Jornal do Brasil

Segunda-feira, 24 de Novembro de 2014

País

PM de Goiás admite reservistas das Forças Armadas para reforçar patrulhamento

Agência Brasil

A partir de hoje (4), o policiamento ostensivo das ruas de Goiânia conta com o reforço de 568 reservistas das Forças Armadas. Selecionados por meio do Serviço de Interesse Militar Voluntário Estadual (Simve) e contratados em caráter temporário, os chamados soldados voluntários se somam a 1,3 mil jovens que já estão atuando sob a supervisão de praças e oficiais da Polícia Militar (PM) de Goiás.

No dia 16 de maio, o secretário de Segurança Pública, Joaquim Mesquita, descreveu o Simve como um “projeto de cidadania”. Egressos das Forças Armadas, sobretudo do Exército, os jovens são selecionados por meio de um processo que inclui prova escrita, teste de aptidão física, avaliação médica e psicológica, investigação social da vida pregressa e apresentação de títulos. Depois de admitidos, eles são contratados em caráter temporário pela PM e submetidos a um curso de formação de três meses.

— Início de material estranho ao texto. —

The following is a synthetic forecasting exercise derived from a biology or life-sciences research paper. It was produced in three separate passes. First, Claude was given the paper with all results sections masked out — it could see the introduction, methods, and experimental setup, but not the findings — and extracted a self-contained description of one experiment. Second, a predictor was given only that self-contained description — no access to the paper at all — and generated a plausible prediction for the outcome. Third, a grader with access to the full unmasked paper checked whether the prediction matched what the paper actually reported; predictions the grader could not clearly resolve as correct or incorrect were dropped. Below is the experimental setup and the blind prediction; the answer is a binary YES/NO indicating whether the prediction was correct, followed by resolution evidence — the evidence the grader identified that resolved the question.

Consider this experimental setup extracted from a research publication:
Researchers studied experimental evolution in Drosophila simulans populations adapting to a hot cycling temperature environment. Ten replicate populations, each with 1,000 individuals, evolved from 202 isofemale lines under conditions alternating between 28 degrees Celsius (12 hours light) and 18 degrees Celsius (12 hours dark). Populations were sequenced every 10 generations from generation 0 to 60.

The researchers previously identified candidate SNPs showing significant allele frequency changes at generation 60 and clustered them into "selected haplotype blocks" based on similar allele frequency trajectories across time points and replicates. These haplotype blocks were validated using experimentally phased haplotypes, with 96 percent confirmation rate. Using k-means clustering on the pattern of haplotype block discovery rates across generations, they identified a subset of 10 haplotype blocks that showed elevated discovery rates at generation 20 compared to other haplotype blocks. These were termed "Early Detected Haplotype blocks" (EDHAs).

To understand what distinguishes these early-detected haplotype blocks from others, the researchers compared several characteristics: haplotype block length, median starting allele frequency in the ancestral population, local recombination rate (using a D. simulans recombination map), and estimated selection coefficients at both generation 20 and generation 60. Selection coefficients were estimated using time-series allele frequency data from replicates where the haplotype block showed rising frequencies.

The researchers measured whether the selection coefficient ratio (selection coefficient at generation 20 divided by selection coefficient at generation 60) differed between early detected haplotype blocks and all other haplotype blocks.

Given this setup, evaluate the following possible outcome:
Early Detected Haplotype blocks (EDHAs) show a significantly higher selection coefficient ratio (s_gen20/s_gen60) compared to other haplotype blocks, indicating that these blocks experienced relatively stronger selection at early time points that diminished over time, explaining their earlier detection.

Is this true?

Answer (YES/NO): YES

Ainda durante o curso de formação, o voluntário recebe bolsa no valor de R$ 939,33 mensais. Concluído o curso teórico, já na condição de soldado de 3ª classe, ele passa a receber R$ 1.341,90. O contrato de serviço é válido por 12 meses, mas pode ser renovado, desde que o interessado comprove estar matriculado em um curso universitário.

Hoje, ao concluir o curso de formação, um policial militar goiano admitido pelo sistema tradicional é incorporado na condição de soldado de 1ª classe e recebe R$ 3.602,52. Além disso, o curso tradicional para os policiais efetivos é feito em cerca de dez meses, mas pode demorar mais.

O Ministério Público de Goiás questiona a constitucionalidade do Simve desde o ano passado. Em dezembro, o procurador-geral Alexandre Eduardo Felipe Tocantins ajuizou ação civil pública na Vara da Fazenda Pública de Goiânia pedindo o desligamento de todos os voluntários admitidos e a imediata contratação dos candidatos aprovados no último concurso público da PM, realizado em 2012 para admissão de soldados e cadetes.

"O pessoal do Simve vem trabalhando na ronda ostensiva, portando armas de fogo, exercendo o poder de polícia, o que, além de usurpar atribuições constitucionais da PM, é vedado legalmente", diz o procurador na ação civil. Ele considera os "critérios de admissão absolutamente inconstitucionais" e cita a exigência de o candidato ser reservista das Forças Armadas e ter residência no estado de Goiás como, "requisitos violadores do princípio da isonomia".

O Tribunal de Justiça de Goiás chegou a conceder liminar favorável ao MP, mas recuou em fevereiro deste ano, quando suspendeu a liminar por entender que as contratações temporárias são necessárias. Hoje, durante a cerimônia de incorporação dos novos voluntários, o secretário Mesquita informou que, nos próximos dias, 800 integrantes da próxima turma do Simve serão convocados para o início da preparação teórica, somando assim cerca de 2,6 mil voluntários.

De acordo com o Mapa da Violência 2014, divulgado em julho deste ano, pelo menos 739 pessoas foram assassinadas em 2012 na capital goiana. De acordo com esse relatório, Goiânia ocupa a 11ª posição entre as capitais brasileiras segundo o número de homicídios registrados no período. Na análise do crescimento da taxa de homicídios entre 2002, quando o Mapa da Violência registrou 430 homicídios, e 2012, Goiânia aparece em oitavo lugar com um aumento de 71,9%.